What to work on: You are to retype all of the data exactly as it appears.

__________________________________________________

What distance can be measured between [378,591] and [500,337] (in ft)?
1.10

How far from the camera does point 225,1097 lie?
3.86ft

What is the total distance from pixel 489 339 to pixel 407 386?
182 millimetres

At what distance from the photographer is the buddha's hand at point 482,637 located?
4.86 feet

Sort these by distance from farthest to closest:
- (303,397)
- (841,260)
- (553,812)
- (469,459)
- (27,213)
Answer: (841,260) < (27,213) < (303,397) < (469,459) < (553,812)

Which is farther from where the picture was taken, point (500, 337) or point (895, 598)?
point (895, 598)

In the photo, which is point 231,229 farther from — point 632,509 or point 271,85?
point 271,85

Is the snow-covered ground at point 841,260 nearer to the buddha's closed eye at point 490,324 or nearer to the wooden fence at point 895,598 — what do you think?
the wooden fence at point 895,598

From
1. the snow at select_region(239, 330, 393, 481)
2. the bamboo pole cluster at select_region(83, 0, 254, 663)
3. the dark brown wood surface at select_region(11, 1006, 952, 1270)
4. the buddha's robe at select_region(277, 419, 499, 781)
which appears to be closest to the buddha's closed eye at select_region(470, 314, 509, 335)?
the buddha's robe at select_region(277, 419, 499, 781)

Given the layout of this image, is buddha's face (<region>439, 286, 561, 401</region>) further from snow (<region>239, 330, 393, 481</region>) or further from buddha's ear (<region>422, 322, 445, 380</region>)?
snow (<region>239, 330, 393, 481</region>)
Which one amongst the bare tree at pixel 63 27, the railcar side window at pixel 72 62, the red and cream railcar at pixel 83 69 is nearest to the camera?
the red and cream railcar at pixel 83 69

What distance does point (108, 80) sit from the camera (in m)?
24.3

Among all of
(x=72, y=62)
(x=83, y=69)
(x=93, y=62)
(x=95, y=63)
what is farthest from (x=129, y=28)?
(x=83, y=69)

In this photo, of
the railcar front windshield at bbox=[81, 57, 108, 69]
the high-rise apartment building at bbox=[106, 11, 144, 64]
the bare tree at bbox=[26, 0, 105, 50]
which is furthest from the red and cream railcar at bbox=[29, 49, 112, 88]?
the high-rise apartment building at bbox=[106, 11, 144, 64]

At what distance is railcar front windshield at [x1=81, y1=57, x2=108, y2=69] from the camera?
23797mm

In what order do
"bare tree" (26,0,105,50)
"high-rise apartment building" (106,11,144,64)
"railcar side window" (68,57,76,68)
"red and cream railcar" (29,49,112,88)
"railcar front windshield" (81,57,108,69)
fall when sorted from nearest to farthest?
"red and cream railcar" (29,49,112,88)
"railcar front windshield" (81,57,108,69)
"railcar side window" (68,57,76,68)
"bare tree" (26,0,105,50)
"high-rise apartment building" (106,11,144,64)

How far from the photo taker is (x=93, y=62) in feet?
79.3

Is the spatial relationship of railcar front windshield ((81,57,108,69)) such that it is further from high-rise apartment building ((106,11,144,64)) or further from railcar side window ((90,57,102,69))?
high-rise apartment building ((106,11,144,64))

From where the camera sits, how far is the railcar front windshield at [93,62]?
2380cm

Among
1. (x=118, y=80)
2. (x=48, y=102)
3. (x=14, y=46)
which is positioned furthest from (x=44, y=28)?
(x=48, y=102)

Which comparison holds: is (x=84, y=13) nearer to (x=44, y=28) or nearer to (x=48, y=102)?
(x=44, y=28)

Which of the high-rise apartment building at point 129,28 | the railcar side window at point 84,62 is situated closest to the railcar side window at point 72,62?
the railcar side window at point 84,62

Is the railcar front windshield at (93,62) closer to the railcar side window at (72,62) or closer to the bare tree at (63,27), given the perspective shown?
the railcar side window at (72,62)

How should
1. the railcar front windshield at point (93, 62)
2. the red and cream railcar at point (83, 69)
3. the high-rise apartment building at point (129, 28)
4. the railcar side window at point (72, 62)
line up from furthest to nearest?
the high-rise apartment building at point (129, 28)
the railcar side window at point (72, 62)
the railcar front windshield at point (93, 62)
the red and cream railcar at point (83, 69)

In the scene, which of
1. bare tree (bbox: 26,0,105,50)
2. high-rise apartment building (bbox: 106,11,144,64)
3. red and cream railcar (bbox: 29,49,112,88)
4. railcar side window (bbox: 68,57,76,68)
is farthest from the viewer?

__________________________________________________

Exercise solution:
What distance can be measured between [378,591] and [500,337] (in ft)?
1.10

How far from the camera does point 225,1097 lie?
3.86ft

What is the total distance from pixel 489 339 to pixel 407 386?
182 millimetres

At what distance from the photographer is the buddha's hand at point 482,637 located?
4.86 feet

Sort these by distance from farthest to closest:
- (303,397)
- (841,260)
- (553,812)
- (469,459)
- (27,213)
Answer: (841,260) < (27,213) < (303,397) < (469,459) < (553,812)

Which is farther from where the picture was taken, point (500, 337) or point (895, 598)?
point (895, 598)

In the photo, which is point 231,229 farther from — point 632,509 or point 271,85?
point 271,85

Is the snow-covered ground at point 841,260 nearer to the buddha's closed eye at point 490,324 or nearer to the wooden fence at point 895,598 — what do you think?
the wooden fence at point 895,598

From
1. the snow at select_region(239, 330, 393, 481)
2. the bamboo pole cluster at select_region(83, 0, 254, 663)
3. the dark brown wood surface at select_region(11, 1006, 952, 1270)
4. the buddha's robe at select_region(277, 419, 499, 781)
which appears to be closest to the buddha's closed eye at select_region(470, 314, 509, 335)?
the buddha's robe at select_region(277, 419, 499, 781)

Given the layout of this image, is buddha's face (<region>439, 286, 561, 401</region>) further from snow (<region>239, 330, 393, 481</region>) or further from buddha's ear (<region>422, 322, 445, 380</region>)?
snow (<region>239, 330, 393, 481</region>)
Which one amongst the bare tree at pixel 63 27, the railcar side window at pixel 72 62, the red and cream railcar at pixel 83 69 is nearest to the camera?
the red and cream railcar at pixel 83 69

What distance does point (108, 80) sit from the camera (in m)?
24.3

Among all of
(x=72, y=62)
(x=83, y=69)
(x=93, y=62)
(x=95, y=63)
what is farthest from (x=129, y=28)?
(x=83, y=69)

In this photo, of
the railcar front windshield at bbox=[81, 57, 108, 69]
the high-rise apartment building at bbox=[106, 11, 144, 64]
the bare tree at bbox=[26, 0, 105, 50]
which is furthest from the red and cream railcar at bbox=[29, 49, 112, 88]?
the high-rise apartment building at bbox=[106, 11, 144, 64]

At what distance is railcar front windshield at [x1=81, y1=57, x2=108, y2=69] from the camera?
23797mm

In what order do
"bare tree" (26,0,105,50)
"high-rise apartment building" (106,11,144,64)
"railcar side window" (68,57,76,68)
"red and cream railcar" (29,49,112,88)
"railcar front windshield" (81,57,108,69)
fall when sorted from nearest to farthest?
"red and cream railcar" (29,49,112,88)
"railcar front windshield" (81,57,108,69)
"railcar side window" (68,57,76,68)
"bare tree" (26,0,105,50)
"high-rise apartment building" (106,11,144,64)

How far from the photo taker is (x=93, y=62) in feet?
79.3

Is the spatial relationship of railcar front windshield ((81,57,108,69)) such that it is further from high-rise apartment building ((106,11,144,64)) or further from railcar side window ((90,57,102,69))?
high-rise apartment building ((106,11,144,64))

From where the camera sits, how far is the railcar front windshield at [93,62]?
2380cm

Among
1. (x=118, y=80)
2. (x=48, y=102)
3. (x=14, y=46)
which is positioned furthest from (x=44, y=28)?
(x=48, y=102)

Which comparison holds: is (x=84, y=13) nearer to (x=44, y=28) or nearer to (x=48, y=102)?
(x=44, y=28)

Which of the high-rise apartment building at point 129,28 | the railcar side window at point 84,62 is situated closest to the railcar side window at point 72,62?
the railcar side window at point 84,62

Is the railcar front windshield at (93,62) closer to the railcar side window at (72,62) or closer to the bare tree at (63,27), given the perspective shown?
the railcar side window at (72,62)

How should
1. the railcar front windshield at point (93, 62)
2. the red and cream railcar at point (83, 69)
3. the high-rise apartment building at point (129, 28)
4. the railcar side window at point (72, 62)
line up from furthest to nearest?
the high-rise apartment building at point (129, 28)
the railcar side window at point (72, 62)
the railcar front windshield at point (93, 62)
the red and cream railcar at point (83, 69)

In the scene, which of
1. bare tree (bbox: 26,0,105,50)
2. high-rise apartment building (bbox: 106,11,144,64)
3. red and cream railcar (bbox: 29,49,112,88)
4. railcar side window (bbox: 68,57,76,68)
is farthest from the viewer?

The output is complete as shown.